For those of you interested in PySpark version (actually it's same in Scala - see comment below) :

对于那些对 PySpark 版本感兴趣的人(实际上它在 Scala 中是相同的 - 请参阅下面的评论):

    merchants_df_renamed = merchants_df.toDF(
        'merchant_id', 'category', 'subcategory', 'merchant')

    merchants_df_renamed.printSchema()

Result:

结果:

root
|-- merchant_id: integer (nullable = true)
|-- category: string (nullable = true)
|-- subcategory: string (nullable = true)
|-- merchant: string (nullable = true)

root
|-- Merchant_id: 整数(nullable = true)
|-- category: string (nullable = true)
|-- subcategory: string (nullable = true)
|-- Merchant: string (nullable = true)

回答by Mylo Stone

def aliasAllColumns(t: DataFrame, p: String = "", s: String = ""): DataFrame =
{
  t.select( t.columns.map { c => t.col(c).as( p + c + s) } : _* )
}

In case is isn't obvious, this adds a prefix and a suffix to each of the current column names. This can be useful when you have two tables with one or more columns having the same name, and you wish to join them but still be able to disambiguate the columns in the resultant table. It sure would be nice if there were a similar way to do this in "normal" SQL.

如果不明显,这会为每个当前列名称添加一个前缀和一个后缀。当您有两个表具有一个或多个具有相同名称的列,并且您希望连接它们但仍然能够消除结果表中的列的歧义时,这会很有用。

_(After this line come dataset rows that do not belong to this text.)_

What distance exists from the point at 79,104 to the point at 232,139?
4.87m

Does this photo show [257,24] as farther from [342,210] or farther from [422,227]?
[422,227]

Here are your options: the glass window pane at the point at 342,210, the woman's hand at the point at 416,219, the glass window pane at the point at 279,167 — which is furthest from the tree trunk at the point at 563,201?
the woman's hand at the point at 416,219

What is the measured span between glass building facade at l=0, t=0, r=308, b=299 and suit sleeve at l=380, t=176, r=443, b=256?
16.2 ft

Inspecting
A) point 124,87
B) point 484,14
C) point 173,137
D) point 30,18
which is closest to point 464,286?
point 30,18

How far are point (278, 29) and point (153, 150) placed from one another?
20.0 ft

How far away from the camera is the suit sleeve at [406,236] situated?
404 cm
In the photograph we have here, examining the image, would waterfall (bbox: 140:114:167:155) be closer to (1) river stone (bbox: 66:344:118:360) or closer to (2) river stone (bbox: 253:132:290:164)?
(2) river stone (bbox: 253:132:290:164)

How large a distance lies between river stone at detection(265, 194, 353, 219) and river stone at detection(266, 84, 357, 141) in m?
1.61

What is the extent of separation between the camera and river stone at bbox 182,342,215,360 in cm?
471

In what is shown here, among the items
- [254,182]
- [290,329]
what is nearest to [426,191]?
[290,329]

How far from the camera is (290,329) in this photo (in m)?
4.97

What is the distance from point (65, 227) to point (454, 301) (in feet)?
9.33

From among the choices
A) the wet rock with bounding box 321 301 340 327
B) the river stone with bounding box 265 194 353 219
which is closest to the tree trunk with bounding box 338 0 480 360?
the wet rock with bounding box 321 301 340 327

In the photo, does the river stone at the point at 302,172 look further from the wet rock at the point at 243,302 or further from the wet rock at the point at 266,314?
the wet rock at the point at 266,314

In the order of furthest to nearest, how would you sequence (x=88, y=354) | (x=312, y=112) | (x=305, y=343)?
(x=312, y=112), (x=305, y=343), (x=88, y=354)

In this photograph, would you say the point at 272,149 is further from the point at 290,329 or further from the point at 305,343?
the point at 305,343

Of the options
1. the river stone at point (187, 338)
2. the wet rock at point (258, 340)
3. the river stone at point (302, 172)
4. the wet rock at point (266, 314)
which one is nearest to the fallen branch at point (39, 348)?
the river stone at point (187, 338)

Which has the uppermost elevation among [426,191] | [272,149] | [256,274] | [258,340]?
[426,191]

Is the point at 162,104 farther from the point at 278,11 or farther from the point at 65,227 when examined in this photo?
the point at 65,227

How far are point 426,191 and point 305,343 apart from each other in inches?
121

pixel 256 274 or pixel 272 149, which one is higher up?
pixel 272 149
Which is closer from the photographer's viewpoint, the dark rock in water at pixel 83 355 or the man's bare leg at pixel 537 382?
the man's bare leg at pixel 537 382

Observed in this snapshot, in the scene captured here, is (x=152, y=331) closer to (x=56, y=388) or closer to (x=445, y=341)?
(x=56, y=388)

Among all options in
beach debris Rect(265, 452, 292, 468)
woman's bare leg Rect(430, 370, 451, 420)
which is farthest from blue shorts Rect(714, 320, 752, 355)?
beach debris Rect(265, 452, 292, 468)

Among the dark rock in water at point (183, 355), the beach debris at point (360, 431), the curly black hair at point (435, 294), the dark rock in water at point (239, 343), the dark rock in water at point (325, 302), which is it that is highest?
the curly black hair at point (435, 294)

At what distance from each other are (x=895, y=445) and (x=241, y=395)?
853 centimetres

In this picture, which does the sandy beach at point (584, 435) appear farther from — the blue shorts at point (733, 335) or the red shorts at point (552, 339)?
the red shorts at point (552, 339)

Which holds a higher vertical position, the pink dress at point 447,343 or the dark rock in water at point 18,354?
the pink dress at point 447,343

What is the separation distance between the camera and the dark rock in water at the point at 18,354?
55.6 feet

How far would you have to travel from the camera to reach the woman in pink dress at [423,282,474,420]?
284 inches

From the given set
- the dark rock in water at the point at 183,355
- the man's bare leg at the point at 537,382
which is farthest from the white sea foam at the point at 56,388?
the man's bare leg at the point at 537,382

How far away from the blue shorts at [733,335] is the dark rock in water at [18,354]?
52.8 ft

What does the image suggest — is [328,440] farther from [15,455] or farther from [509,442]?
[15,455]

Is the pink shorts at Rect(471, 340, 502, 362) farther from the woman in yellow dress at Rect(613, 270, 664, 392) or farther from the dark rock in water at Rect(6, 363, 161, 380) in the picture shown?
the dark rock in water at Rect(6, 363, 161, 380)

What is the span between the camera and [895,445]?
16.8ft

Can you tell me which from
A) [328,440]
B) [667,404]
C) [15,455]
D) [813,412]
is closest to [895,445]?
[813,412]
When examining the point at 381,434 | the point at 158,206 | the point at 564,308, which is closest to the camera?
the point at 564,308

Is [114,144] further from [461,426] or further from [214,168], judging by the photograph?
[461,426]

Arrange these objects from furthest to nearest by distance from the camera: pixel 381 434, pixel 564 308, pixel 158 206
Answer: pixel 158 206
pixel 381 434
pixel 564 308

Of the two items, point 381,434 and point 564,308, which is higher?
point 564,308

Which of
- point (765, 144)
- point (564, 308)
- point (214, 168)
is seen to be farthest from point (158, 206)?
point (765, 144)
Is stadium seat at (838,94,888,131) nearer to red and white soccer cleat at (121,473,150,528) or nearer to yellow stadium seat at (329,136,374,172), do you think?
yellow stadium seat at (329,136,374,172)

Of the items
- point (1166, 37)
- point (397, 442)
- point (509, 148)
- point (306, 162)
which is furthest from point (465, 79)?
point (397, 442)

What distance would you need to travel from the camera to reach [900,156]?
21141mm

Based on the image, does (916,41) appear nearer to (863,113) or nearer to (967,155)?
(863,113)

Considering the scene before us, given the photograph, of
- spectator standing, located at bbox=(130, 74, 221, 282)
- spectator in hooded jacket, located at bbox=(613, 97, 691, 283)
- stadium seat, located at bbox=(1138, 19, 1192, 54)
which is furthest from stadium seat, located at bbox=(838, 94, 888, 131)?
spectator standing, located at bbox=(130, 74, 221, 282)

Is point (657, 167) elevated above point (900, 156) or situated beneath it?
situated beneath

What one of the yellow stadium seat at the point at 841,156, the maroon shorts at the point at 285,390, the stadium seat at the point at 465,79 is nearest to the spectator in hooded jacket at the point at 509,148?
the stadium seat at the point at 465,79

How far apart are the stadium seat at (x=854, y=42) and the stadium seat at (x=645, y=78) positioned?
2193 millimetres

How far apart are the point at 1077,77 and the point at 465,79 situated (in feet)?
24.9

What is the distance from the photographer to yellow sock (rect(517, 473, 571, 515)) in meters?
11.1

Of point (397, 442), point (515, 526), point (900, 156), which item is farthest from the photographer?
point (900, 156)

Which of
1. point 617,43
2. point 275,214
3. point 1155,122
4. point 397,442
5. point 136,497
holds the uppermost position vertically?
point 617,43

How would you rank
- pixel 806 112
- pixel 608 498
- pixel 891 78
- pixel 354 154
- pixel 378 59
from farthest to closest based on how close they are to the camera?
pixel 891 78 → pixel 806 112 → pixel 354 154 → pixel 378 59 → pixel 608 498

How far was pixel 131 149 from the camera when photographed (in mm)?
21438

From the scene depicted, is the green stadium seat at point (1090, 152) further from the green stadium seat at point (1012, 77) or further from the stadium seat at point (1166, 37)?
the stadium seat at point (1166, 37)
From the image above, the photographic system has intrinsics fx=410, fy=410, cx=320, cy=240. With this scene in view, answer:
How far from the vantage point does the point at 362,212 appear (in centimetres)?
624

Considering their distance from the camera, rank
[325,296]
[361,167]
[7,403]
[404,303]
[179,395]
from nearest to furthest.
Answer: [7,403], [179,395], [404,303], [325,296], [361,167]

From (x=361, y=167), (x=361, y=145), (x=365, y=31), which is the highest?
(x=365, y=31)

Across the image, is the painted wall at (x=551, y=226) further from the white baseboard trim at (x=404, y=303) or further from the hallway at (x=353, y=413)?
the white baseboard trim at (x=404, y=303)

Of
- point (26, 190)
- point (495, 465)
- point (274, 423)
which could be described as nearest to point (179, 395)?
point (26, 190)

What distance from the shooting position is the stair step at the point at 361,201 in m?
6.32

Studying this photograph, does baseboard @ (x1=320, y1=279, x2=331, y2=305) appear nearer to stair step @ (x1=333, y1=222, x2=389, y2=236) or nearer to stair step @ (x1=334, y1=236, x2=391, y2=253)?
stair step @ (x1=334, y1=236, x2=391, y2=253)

如果在“普通”SQL 中有类似的方法来执行此操作,那肯定会很好。

回答by Jagadeesh Verri

Suppose the dataframe df has 3 columns id1, name1, price1 and you wish to rename them to id2, name2, price2

假设数据框 df 有 3 列 id1, name1, price1 并且您希望将它们重命名为 id2, name2, price2

val list = List("id2", "name2", "price2")
import spark.implicits._
val df2 = df.toDF(list:_*)
df2.columns.foreach(println)

I found this approach useful in many cases.

我发现这种方法在很多情况下都很有用。